Either that, or TDO needs to pay up to redesign their pyro shows to avoid the major new attractions now operating underneath the fallout zone.
I have a glassy house on a hill in Villa Park, California where most rooms have windows that face Disneyland a few miles due west. For the last two decades I have seen the fireworks every night I'm at home, and Disneyland cancels fireworks either beforehand, or mid-show, about 10 to 20 nights per year due to wind. When was the last time we heard that Magic Kingdom cancelled their fireworks show due to "unfavorable wind conditions at higher elevations" (that's the in-park spiel that plays at Disneyland on windy nights)?

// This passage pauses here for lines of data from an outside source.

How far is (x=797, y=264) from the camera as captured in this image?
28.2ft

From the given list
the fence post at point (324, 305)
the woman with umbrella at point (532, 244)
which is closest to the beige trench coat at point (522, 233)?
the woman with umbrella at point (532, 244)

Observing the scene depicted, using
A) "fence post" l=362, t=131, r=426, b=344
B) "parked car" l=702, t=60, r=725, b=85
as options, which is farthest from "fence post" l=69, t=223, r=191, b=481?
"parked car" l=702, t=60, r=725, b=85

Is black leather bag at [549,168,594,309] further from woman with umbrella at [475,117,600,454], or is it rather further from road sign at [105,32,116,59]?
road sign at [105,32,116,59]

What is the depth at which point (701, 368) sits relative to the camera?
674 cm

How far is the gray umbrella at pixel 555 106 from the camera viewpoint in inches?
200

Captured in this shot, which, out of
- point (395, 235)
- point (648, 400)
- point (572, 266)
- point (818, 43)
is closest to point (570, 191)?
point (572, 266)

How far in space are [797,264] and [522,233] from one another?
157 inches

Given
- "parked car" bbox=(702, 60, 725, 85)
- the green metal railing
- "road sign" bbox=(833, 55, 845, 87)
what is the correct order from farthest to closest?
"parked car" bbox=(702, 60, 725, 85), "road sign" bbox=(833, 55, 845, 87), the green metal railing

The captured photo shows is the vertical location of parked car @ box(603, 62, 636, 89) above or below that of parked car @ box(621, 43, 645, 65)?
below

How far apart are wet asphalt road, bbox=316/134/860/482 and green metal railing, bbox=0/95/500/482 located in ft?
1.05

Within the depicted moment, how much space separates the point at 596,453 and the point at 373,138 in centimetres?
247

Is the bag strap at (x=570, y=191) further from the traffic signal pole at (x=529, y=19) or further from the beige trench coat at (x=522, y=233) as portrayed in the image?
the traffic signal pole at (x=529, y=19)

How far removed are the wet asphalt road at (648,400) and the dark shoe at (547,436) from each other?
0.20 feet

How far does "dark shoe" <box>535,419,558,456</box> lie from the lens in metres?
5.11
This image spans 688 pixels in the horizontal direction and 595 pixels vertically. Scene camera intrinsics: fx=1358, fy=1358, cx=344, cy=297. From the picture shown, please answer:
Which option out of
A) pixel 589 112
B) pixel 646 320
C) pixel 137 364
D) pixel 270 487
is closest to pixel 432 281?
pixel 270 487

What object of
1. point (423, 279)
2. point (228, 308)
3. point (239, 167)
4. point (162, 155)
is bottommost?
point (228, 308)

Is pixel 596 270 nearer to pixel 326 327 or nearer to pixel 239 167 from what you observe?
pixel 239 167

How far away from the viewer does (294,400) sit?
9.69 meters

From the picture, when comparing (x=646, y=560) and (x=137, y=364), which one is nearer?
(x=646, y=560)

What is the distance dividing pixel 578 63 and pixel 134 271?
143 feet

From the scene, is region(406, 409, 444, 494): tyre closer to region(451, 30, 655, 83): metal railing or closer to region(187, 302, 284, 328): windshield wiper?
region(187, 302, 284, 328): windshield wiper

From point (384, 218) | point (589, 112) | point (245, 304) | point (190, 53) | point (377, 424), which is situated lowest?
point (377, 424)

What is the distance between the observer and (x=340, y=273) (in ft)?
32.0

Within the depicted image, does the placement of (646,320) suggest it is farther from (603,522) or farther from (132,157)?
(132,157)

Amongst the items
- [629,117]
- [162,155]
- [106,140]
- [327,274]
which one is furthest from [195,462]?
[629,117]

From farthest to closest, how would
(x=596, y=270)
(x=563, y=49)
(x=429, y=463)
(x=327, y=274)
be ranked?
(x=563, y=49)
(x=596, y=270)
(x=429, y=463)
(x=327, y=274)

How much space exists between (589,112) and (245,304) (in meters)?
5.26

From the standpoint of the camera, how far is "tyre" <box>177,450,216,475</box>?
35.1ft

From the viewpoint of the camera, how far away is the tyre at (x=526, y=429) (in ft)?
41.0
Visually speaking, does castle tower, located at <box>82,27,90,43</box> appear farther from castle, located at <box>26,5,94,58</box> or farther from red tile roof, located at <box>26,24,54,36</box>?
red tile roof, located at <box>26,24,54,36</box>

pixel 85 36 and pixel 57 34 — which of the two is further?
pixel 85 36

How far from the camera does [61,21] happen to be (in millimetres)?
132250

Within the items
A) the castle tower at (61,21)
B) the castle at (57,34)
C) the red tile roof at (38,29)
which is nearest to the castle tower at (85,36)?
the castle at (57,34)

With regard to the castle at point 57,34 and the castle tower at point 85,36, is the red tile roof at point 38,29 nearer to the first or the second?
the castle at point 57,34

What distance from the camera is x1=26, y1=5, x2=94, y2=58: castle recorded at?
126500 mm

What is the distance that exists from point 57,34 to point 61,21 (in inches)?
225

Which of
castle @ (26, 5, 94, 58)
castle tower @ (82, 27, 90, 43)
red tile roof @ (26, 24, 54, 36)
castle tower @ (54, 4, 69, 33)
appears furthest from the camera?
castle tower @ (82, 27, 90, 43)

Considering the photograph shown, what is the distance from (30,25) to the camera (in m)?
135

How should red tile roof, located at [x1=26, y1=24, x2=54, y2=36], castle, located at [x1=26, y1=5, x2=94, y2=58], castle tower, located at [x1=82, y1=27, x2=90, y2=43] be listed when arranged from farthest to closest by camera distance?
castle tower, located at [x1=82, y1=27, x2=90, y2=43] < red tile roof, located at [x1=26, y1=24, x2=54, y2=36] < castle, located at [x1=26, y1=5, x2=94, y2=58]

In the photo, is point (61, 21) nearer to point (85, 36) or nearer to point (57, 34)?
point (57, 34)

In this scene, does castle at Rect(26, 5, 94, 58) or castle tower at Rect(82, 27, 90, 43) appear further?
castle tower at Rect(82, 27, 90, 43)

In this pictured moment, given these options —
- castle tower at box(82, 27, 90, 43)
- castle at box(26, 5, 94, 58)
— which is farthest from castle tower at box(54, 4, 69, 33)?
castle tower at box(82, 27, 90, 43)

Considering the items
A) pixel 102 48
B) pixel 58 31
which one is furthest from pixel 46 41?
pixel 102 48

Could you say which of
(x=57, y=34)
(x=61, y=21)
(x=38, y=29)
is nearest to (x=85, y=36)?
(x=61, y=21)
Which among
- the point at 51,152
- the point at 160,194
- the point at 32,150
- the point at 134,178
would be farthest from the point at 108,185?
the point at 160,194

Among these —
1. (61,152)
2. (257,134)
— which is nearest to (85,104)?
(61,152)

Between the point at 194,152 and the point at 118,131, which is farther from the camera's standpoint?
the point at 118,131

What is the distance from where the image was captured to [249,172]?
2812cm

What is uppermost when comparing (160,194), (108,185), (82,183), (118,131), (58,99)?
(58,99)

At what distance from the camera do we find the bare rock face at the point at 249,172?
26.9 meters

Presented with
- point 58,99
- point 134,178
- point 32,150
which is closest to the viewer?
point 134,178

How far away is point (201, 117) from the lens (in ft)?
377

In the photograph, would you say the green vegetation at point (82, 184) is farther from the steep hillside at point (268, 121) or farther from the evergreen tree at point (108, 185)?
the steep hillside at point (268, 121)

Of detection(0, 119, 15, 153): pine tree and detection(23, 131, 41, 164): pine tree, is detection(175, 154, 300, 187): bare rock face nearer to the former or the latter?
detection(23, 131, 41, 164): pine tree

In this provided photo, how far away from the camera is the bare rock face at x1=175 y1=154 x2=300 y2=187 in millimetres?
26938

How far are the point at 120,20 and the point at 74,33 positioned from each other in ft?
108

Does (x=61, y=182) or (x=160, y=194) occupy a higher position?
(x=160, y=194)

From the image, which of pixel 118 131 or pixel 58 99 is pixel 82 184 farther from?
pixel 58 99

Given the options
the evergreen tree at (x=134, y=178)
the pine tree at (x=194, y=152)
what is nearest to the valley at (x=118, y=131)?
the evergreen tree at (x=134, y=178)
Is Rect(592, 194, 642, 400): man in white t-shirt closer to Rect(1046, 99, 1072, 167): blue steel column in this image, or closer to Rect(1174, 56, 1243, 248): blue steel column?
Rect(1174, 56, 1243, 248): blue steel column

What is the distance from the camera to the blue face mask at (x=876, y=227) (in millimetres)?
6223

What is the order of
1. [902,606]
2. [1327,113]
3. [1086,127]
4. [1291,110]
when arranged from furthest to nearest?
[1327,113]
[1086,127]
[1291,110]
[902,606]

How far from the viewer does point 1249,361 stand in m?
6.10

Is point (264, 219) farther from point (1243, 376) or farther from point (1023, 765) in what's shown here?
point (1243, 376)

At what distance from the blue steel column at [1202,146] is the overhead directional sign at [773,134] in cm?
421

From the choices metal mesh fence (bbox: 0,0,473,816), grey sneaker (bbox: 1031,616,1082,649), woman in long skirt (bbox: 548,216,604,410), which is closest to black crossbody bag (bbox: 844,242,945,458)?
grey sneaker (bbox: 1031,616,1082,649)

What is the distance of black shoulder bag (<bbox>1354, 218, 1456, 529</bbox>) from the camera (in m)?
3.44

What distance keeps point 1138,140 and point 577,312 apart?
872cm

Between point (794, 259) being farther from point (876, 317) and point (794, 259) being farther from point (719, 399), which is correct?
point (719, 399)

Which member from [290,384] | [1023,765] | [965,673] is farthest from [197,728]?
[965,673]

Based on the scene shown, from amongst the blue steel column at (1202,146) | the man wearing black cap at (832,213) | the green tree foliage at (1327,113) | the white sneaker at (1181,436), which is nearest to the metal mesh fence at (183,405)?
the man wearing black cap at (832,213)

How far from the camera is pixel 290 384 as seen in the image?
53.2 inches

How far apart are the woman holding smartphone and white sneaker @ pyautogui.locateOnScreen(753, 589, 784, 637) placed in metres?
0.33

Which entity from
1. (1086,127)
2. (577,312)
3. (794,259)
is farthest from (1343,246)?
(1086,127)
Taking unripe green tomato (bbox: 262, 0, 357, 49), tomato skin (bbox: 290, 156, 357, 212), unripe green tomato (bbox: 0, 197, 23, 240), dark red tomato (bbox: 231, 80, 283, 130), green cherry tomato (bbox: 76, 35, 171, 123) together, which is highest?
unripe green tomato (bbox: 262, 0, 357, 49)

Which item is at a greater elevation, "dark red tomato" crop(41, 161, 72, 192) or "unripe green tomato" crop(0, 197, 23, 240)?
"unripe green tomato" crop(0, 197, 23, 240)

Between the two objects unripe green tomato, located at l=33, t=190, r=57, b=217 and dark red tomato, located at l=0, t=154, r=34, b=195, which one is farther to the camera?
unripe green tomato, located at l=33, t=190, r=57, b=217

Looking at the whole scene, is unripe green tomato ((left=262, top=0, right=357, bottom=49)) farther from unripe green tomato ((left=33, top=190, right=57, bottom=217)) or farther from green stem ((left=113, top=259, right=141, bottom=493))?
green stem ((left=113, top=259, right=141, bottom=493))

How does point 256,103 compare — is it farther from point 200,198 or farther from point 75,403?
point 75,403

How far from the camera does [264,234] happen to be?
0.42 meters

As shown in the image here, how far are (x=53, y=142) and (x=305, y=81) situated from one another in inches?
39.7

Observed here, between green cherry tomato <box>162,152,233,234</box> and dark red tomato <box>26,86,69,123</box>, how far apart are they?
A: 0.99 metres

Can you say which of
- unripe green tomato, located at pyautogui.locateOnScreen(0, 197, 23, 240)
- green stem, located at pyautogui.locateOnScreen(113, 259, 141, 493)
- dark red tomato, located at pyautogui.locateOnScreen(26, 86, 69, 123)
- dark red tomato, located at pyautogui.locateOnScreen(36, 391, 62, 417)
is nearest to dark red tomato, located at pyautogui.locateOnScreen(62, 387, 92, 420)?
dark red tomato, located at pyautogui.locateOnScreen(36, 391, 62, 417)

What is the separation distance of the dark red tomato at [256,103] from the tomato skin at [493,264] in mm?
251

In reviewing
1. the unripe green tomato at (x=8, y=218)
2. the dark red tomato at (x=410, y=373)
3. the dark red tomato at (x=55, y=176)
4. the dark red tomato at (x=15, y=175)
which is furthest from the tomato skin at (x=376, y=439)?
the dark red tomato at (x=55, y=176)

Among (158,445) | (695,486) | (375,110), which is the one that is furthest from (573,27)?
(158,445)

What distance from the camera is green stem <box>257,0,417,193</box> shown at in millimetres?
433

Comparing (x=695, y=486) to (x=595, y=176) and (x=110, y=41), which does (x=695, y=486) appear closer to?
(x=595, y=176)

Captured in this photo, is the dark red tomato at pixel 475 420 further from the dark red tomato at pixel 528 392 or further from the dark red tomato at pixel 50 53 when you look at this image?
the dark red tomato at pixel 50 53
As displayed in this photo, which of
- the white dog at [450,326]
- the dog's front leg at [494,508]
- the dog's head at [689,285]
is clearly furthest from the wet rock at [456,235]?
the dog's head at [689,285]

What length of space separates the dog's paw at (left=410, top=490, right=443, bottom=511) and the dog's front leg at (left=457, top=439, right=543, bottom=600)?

As for flying overseas, I'm actually more comfortable flying in a jet overseas than I am over land. If it's a Boeing, the plane has a dramatically better chance of making a surviveable crash landing on water than it does on land. I only fly Boeing planes, mainly 777's or 747's, when it's time to go overseas for that exact reason. William Boeing made a point of over-engineering his aircraft to survive water landings. Other plane manufacturers, notably Airbus, never put as much effort into designing their aircraft to survive a water landing.
That said, even a lowly Airbus can survive a water landing nicely when the pilot knows what he is doing.
And if you are going to Tokyo Disneyland, you absolutely must fly JAL or Singapore! If you fly a US airline to Japan, you are doing it wrong.
I'm far more comfortable shooting through the stratosphere at 600 miles per hour when the plane is over water. So much so that I have the stewardess stop bringing me drinks after my second, so that I can coherently put the life vest on and jump overboard and swim to the raft without drunk drowning.
But when the flight is over land? We're all gonna die, so I'll have another Scotch, please!